Root Cause Overview¶
Root Cause Identification (RCI) is a technology integrated into AOS that automatically determines root causes of complex network issues. RCI leverages the AOS datastore for realtime network status, and automatically correlates telemetry with each active blueprint intent. Root cause use cases include the following:
- Link broken
- Symptoms: Both interfaces are operationally down, LLDP is missing on both sides, BGP peered across that link is operationally down.
- Link miscabled
- Symptoms: LLDP indicates wrong neighbors, BGP peered across that link is operationally down.
- Operator shut interface
- Symptoms: Both interfaces on the link are operationally down; the interface in question is administratively down; LLDP missing on both sides, BGP peered across that link is operationally down.
- Disconnection between 2 devices
Symptoms: Union of symptoms for link broken / link miscabled / operator shut interface for all constituent links between a spine and a leaf
For instance, if there are 3 links between a spine and a leaf, then 2 could be miscabled and 1 is broken - this results in a Disconnection between that spine and that leaf.
Enabling Root Cause Analysis¶
From the blueprint, navigate to Active > Root Causes.
Click Enable Root Cause Analysis.
Enter a Trigger Period or leave the default, and click Create to enable root cause analysis and return to the list view.
Viewing Root Cause Analysis¶
From the blueprint, navigate to Active > Root Causes and click the model name connectivity in the list.
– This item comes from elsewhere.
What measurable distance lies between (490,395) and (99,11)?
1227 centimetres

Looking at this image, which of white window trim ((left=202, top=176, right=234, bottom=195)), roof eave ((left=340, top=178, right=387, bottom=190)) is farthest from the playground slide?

Root cause analysis runs periodically. Each time it runs, it produces zero or more root causes. Each root cause has associated detection timestamp, context, a human-readable description, and a list of symptoms caused by the root cause. Each symptom has associated context and a human-readable description.
AOS version 3.0 added RCI Connectivity Fault Model, which identifies any miscabled leaf/spine links. AOS correlates faults between neighbor down (with UP/UP interfaces) and intended LLDP.